- **Assignment**
Could you output the whole listing exactly as it stands, minus any images?
(Beginning of Record extracts)
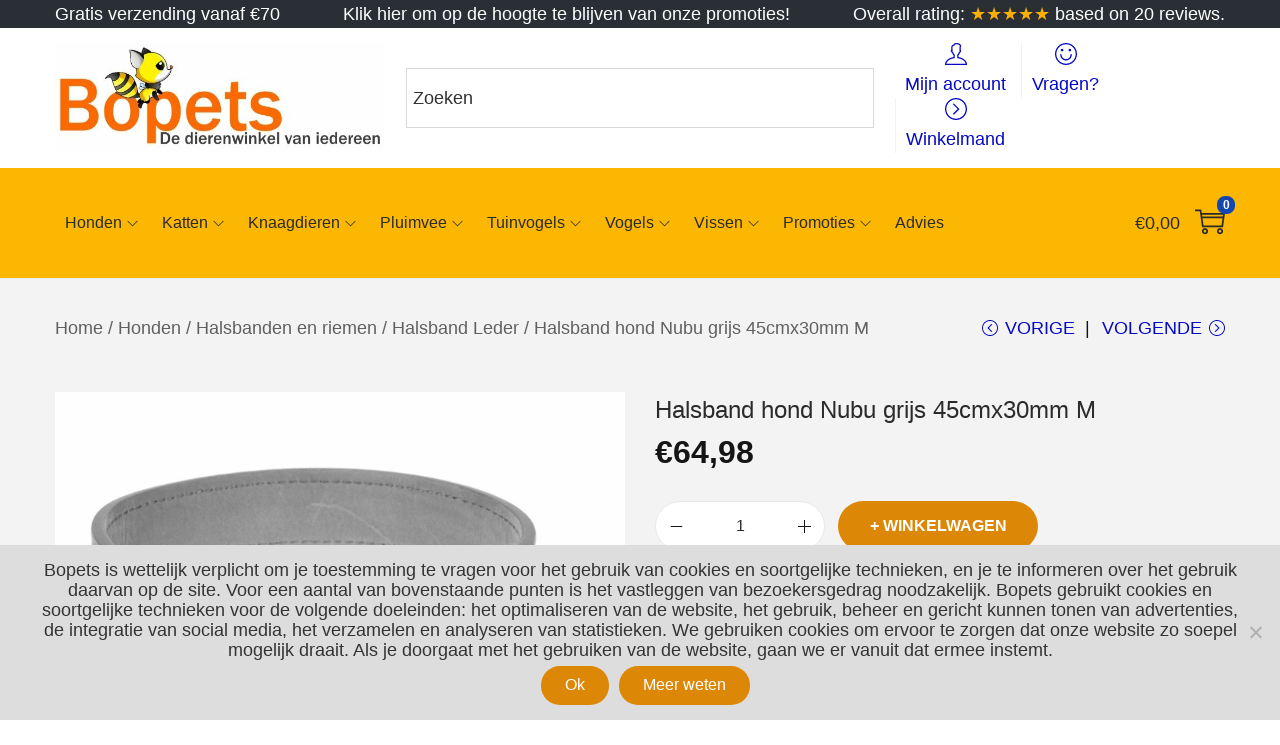

--- FILE ---
content_type: text/javascript
request_url: https://www.bopets.be/wp-content/plugins/elementor/assets/js/webpack.runtime.min.js?ver=3.30.0
body_size: 2516
content:
/*! elementor - v3.30.0 - 01-07-2025 */
(()=>{"use strict";var e,r,_,t,n,a={},i={};function __webpack_require__(e){var r=i[e];if(void 0!==r)return r.exports;var _=i[e]={exports:{}};return a[e].call(_.exports,_,_.exports,__webpack_require__),_.exports}__webpack_require__.m=a,e=[],__webpack_require__.O=(r,_,t,n)=>{if(!_){var a=1/0;for(b=0;b<e.length;b++){for(var[_,t,n]=e[b],i=!0,o=0;o<_.length;o++)(!1&n||a>=n)&&Object.keys(__webpack_require__.O).every((e=>__webpack_require__.O[e](_[o])))?_.splice(o--,1):(i=!1,n<a&&(a=n));if(i){e.splice(b--,1);var c=t();void 0!==c&&(r=c)}}return r}n=n||0;for(var b=e.length;b>0&&e[b-1][2]>n;b--)e[b]=e[b-1];e[b]=[_,t,n]},_=Object.getPrototypeOf?e=>Object.getPrototypeOf(e):e=>e.__proto__,__webpack_require__.t=function(e,t){if(1&t&&(e=this(e)),8&t)return e;if("object"==typeof e&&e){if(4&t&&e.__esModule)return e;if(16&t&&"function"==typeof e.then)return e}var n=Object.create(null);__webpack_require__.r(n);var a={};r=r||[null,_({}),_([]),_(_)];for(var i=2&t&&e;"object"==typeof i&&!~r.indexOf(i);i=_(i))Object.getOwnPropertyNames(i).forEach((r=>a[r]=()=>e[r]));return a.default=()=>e,__webpack_require__.d(n,a),n},__webpack_require__.d=(e,r)=>{for(var _ in r)__webpack_require__.o(r,_)&&!__webpack_require__.o(e,_)&&Object.defineProperty(e,_,{enumerable:!0,get:r[_]})},__webpack_require__.f={},__webpack_require__.e=e=>Promise.all(Object.keys(__webpack_require__.f).reduce(((r,_)=>(__webpack_require__.f[_](e,r),r)),[])),__webpack_require__.u=e=>216===e?"lightbox.64a93c50cbfc18fcc89b.bundle.min.js":30===e?"text-path.b4771a659cee68861d30.bundle.min.js":131===e?"accordion.36aa4c8c4eba17bc8e03.bundle.min.js":707===e?"alert.42cc1d522ef5c60bf874.bundle.min.js":457===e?"counter.12335f45aaa79d244f24.bundle.min.js":234===e?"progress.3200f67fe8fb78924bea.bundle.min.js":575===e?"tabs.537e7a0f178447960143.bundle.min.js":775===e?"toggle.a6177e2e3c2bc8864bef.bundle.min.js":180===e?"video.6ebfa2c3f5493cb2eaaf.bundle.min.js":177===e?"image-carousel.6167d20b95b33386757b.bundle.min.js":212===e?"text-editor.c084ef86600b6f11690d.bundle.min.js":211===e?"wp-audio.c9624cb6e5dc9de86abd.bundle.min.js":215===e?"nested-tabs.1fde581754604147f6d7.bundle.min.js":915===e?"nested-accordion.c546968f7aebebc356f2.bundle.min.js":1===e?"contact-buttons.7c9983ed0d4964b951c2.bundle.min.js":336===e?"floating-bars.c1e9838906b386709cd4.bundle.min.js":557===e?"shared-frontend-handlers.30dc2f9c080845a413a6.bundle.min.js":396===e?"shared-editor-handlers.a182e3f9ce3b8b1e4b74.bundle.min.js":768===e?"container-editor-handlers.7e9a94a0cd0958b8c9ad.bundle.min.js":77===e?"section-frontend-handlers.d85ab872da118940910d.bundle.min.js":220===e?"section-editor-handlers.e92172888b8bf1cc1517.bundle.min.js":304===e?"nested-title-keyboard-handler.fc9d01c2cd0ef46d20fd.bundle.min.js":void 0,__webpack_require__.g=function(){if("object"==typeof globalThis)return globalThis;try{return this||new Function("return this")()}catch(e){if("object"==typeof window)return window}}(),__webpack_require__.o=(e,r)=>Object.prototype.hasOwnProperty.call(e,r),t={},n="elementorFrontend:",__webpack_require__.l=(e,r,_,a)=>{if(t[e])t[e].push(r);else{var i,o;if(void 0!==_)for(var c=document.getElementsByTagName("script"),b=0;b<c.length;b++){var u=c[b];if(u.getAttribute("src")==e||u.getAttribute("data-webpack")==n+_){i=u;break}}i||(o=!0,(i=document.createElement("script")).charset="utf-8",i.timeout=120,__webpack_require__.nc&&i.setAttribute("nonce",__webpack_require__.nc),i.setAttribute("data-webpack",n+_),i.src=e),t[e]=[r];var onScriptComplete=(r,_)=>{i.onerror=i.onload=null,clearTimeout(d);var n=t[e];if(delete t[e],i.parentNode&&i.parentNode.removeChild(i),n&&n.forEach((e=>e(_))),r)return r(_)},d=setTimeout(onScriptComplete.bind(null,void 0,{type:"timeout",target:i}),12e4);i.onerror=onScriptComplete.bind(null,i.onerror),i.onload=onScriptComplete.bind(null,i.onload),o&&document.head.appendChild(i)}},__webpack_require__.r=e=>{"undefined"!=typeof Symbol&&Symbol.toStringTag&&Object.defineProperty(e,Symbol.toStringTag,{value:"Module"}),Object.defineProperty(e,"__esModule",{value:!0})},(()=>{var e;__webpack_require__.g.importScripts&&(e=__webpack_require__.g.location+"");var r=__webpack_require__.g.document;if(!e&&r&&(r.currentScript&&"SCRIPT"===r.currentScript.tagName.toUpperCase()&&(e=r.currentScript.src),!e)){var _=r.getElementsByTagName("script");if(_.length)for(var t=_.length-1;t>-1&&(!e||!/^http(s?):/.test(e));)e=_[t--].src}if(!e)throw new Error("Automatic publicPath is not supported in this browser");e=e.replace(/#.*$/,"").replace(/\?.*$/,"").replace(/\/[^\/]+$/,"/"),__webpack_require__.p=e})(),(()=>{var e={76:0};__webpack_require__.f.j=(r,_)=>{var t=__webpack_require__.o(e,r)?e[r]:void 0;if(0!==t)if(t)_.push(t[2]);else if(76!=r){var n=new Promise(((_,n)=>t=e[r]=[_,n]));_.push(t[2]=n);var a=__webpack_require__.p+__webpack_require__.u(r),i=new Error;__webpack_require__.l(a,(_=>{if(__webpack_require__.o(e,r)&&(0!==(t=e[r])&&(e[r]=void 0),t)){var n=_&&("load"===_.type?"missing":_.type),a=_&&_.target&&_.target.src;i.message="Loading chunk "+r+" failed.\n("+n+": "+a+")",i.name="ChunkLoadError",i.type=n,i.request=a,t[1](i)}}),"chunk-"+r,r)}else e[r]=0},__webpack_require__.O.j=r=>0===e[r];var webpackJsonpCallback=(r,_)=>{var t,n,[a,i,o]=_,c=0;if(a.some((r=>0!==e[r]))){for(t in i)__webpack_require__.o(i,t)&&(__webpack_require__.m[t]=i[t]);if(o)var b=o(__webpack_require__)}for(r&&r(_);c<a.length;c++)n=a[c],__webpack_require__.o(e,n)&&e[n]&&e[n][0](),e[n]=0;return __webpack_require__.O(b)},r=self.webpackChunkelementorFrontend=self.webpackChunkelementorFrontend||[];r.forEach(webpackJsonpCallback.bind(null,0)),r.push=webpackJsonpCallback.bind(null,r.push.bind(r))})()})();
(End of Record extracts)
- **Task output**
--- FILE ---
content_type: text/javascript
request_url: https://www.bopets.be/wp-content/plugins/elementor/assets/js/webpack.runtime.min.js?ver=3.30.0
body_size: 2516
content:
/*! elementor - v3.30.0 - 01-07-2025 */
(()=>{"use strict";var e,r,_,t,n,a={},i={};function __webpack_require__(e){var r=i[e];if(void 0!==r)return r.exports;var _=i[e]={exports:{}};return a[e].call(_.exports,_,_.exports,__webpack_require__),_.exports}__webpack_require__.m=a,e=[],__webpack_require__.O=(r,_,t,n)=>{if(!_){var a=1/0;for(b=0;b<e.length;b++){for(var[_,t,n]=e[b],i=!0,o=0;o<_.length;o++)(!1&n||a>=n)&&Object.keys(__webpack_require__.O).every((e=>__webpack_require__.O[e](_[o])))?_.splice(o--,1):(i=!1,n<a&&(a=n));if(i){e.splice(b--,1);var c=t();void 0!==c&&(r=c)}}return r}n=n||0;for(var b=e.length;b>0&&e[b-1][2]>n;b--)e[b]=e[b-1];e[b]=[_,t,n]},_=Object.getPrototypeOf?e=>Object.getPrototypeOf(e):e=>e.__proto__,__webpack_require__.t=function(e,t){if(1&t&&(e=this(e)),8&t)return e;if("object"==typeof e&&e){if(4&t&&e.__esModule)return e;if(16&t&&"function"==typeof e.then)return e}var n=Object.create(null);__webpack_require__.r(n);var a={};r=r||[null,_({}),_([]),_(_)];for(var i=2&t&&e;"object"==typeof i&&!~r.indexOf(i);i=_(i))Object.getOwnPropertyNames(i).forEach((r=>a[r]=()=>e[r]));return a.default=()=>e,__webpack_require__.d(n,a),n},__webpack_require__.d=(e,r)=>{for(var _ in r)__webpack_require__.o(r,_)&&!__webpack_require__.o(e,_)&&Object.defineProperty(e,_,{enumerable:!0,get:r[_]})},__webpack_require__.f={},__webpack_require__.e=e=>Promise.all(Object.keys(__webpack_require__.f).reduce(((r,_)=>(__webpack_require__.f[_](e,r),r)),[])),__webpack_require__.u=e=>216===e?"lightbox.64a93c50cbfc18fcc89b.bundle.min.js":30===e?"text-path.b4771a659cee68861d30.bundle.min.js":131===e?"accordion.36aa4c8c4eba17bc8e03.bundle.min.js":707===e?"alert.42cc1d522ef5c60bf874.bundle.min.js":457===e?"counter.12335f45aaa79d244f24.bundle.min.js":234===e?"progress.3200f67fe8fb78924bea.bundle.min.js":575===e?"tabs.537e7a0f178447960143.bundle.min.js":775===e?"toggle.a6177e2e3c2bc8864bef.bundle.min.js":180===e?"video.6ebfa2c3f5493cb2eaaf.bundle.min.js":177===e?"image-carousel.6167d20b95b33386757b.bundle.min.js":212===e?"text-editor.c084ef86600b6f11690d.bundle.min.js":211===e?"wp-audio.c9624cb6e5dc9de86abd.bundle.min.js":215===e?"nested-tabs.1fde581754604147f6d7.bundle.min.js":915===e?"nested-accordion.c546968f7aebebc356f2.bundle.min.js":1===e?"contact-buttons.7c9983ed0d4964b951c2.bundle.min.js":336===e?"floating-bars.c1e9838906b386709cd4.bundle.min.js":557===e?"shared-frontend-handlers.30dc2f9c080845a413a6.bundle.min.js":396===e?"shared-editor-handlers.a182e3f9ce3b8b1e4b74.bundle.min.js":768===e?"container-editor-handlers.7e9a94a0cd0958b8c9ad.bundle.min.js":77===e?"section-frontend-handlers.d85ab872da118940910d.bundle.min.js":220===e?"section-editor-handlers.e92172888b8bf1cc1517.bundle.min.js":304===e?"nested-title-keyboard-handler.fc9d01c2cd0ef46d20fd.bundle.min.js":void 0,__webpack_require__.g=function(){if("object"==typeof globalThis)return globalThis;try{return this||new Function("return this")()}catch(e){if("object"==typeof window)return window}}(),__webpack_require__.o=(e,r)=>Object.prototype.hasOwnProperty.call(e,r),t={},n="elementorFrontend:",__webpack_require__.l=(e,r,_,a)=>{if(t[e])t[e].push(r);else{var i,o;if(void 0!==_)for(var c=document.getElementsByTagName("script"),b=0;b<c.length;b++){var u=c[b];if(u.getAttribute("src")==e||u.getAttribute("data-webpack")==n+_){i=u;break}}i||(o=!0,(i=document.createElement("script")).charset="utf-8",i.timeout=120,__webpack_require__.nc&&i.setAttribute("nonce",__webpack_require__.nc),i.setAttribute("data-webpack",n+_),i.src=e),t[e]=[r];var onScriptComplete=(r,_)=>{i.onerror=i.onload=null,clearTimeout(d);var n=t[e];if(delete t[e],i.parentNode&&i.parentNode.removeChild(i),n&&n.forEach((e=>e(_))),r)return r(_)},d=setTimeout(onScriptComplete.bind(null,void 0,{type:"timeout",target:i}),12e4);i.onerror=onScriptComplete.bind(null,i.onerror),i.onload=onScriptComplete.bind(null,i.onload),o&&document.head.appendChild(i)}},__webpack_require__.r=e=>{"undefined"!=typeof Symbol&&Symbol.toStringTag&&Object.defineProperty(e,Symbol.toStringTag,{value:"Module"}),Object.defineProperty(e,"__esModule",{value:!0})},(()=>{var e;__webpack_require__.g.importScripts&&(e=__webpack_require__.g.location+"");var r=__webpack_require__.g.document;if(!e&&r&&(r.currentScript&&"SCRIPT"===r.currentScript.tagName.toUpperCase()&&(e=r.currentScript.src),!e)){var _=r.getElementsByTagName("script");if(_.length)for(var t=_.length-1;t>-1&&(!e||!/^http(s?):/.test(e));)e=_[t--].src}if(!e)throw new Error("Automatic publicPath is not supported in this browser");e=e.replace(/#.*$/,"").replace(/\?.*$/,"").replace(/\/[^\/]+$/,"/"),__webpack_require__.p=e})(),(()=>{var e={76:0};__webpack_require__.f.j=(r,_)=>{var t=__webpack_require__.o(e,r)?e[r]:void 0;if(0!==t)if(t)_.push(t[2]);else if(76!=r){var n=new Promise(((_,n)=>t=e[r]=[_,n]));_.push(t[2]=n);var a=__webpack_require__.p+__webpack_require__.u(r),i=new Error;__webpack_require__.l(a,(_=>{if(__webpack_require__.o(e,r)&&(0!==(t=e[r])&&(e[r]=void 0),t)){var n=_&&("load"===_.type?"missing":_.type),a=_&&_.target&&_.target.src;i.message="Loading chunk "+r+" failed.\n("+n+": "+a+")",i.name="ChunkLoadError",i.type=n,i.request=a,t[1](i)}}),"chunk-"+r,r)}else e[r]=0},__webpack_require__.O.j=r=>0===e[r];var webpackJsonpCallback=(r,_)=>{var t,n,[a,i,o]=_,c=0;if(a.some((r=>0!==e[r]))){for(t in i)__webpack_require__.o(i,t)&&(__webpack_require__.m[t]=i[t]);if(o)var b=o(__webpack_require__)}for(r&&r(_);c<a.length;c++)n=a[c],__webpack_require__.o(e,n)&&e[n]&&e[n][0](),e[n]=0;return __webpack_require__.O(b)},r=self.webpackChunkelementorFrontend=self.webpackChunkelementorFrontend||[];r.forEach(webpackJsonpCallback.bind(null,0)),r.push=webpackJsonpCallback.bind(null,r.push.bind(r))})()})();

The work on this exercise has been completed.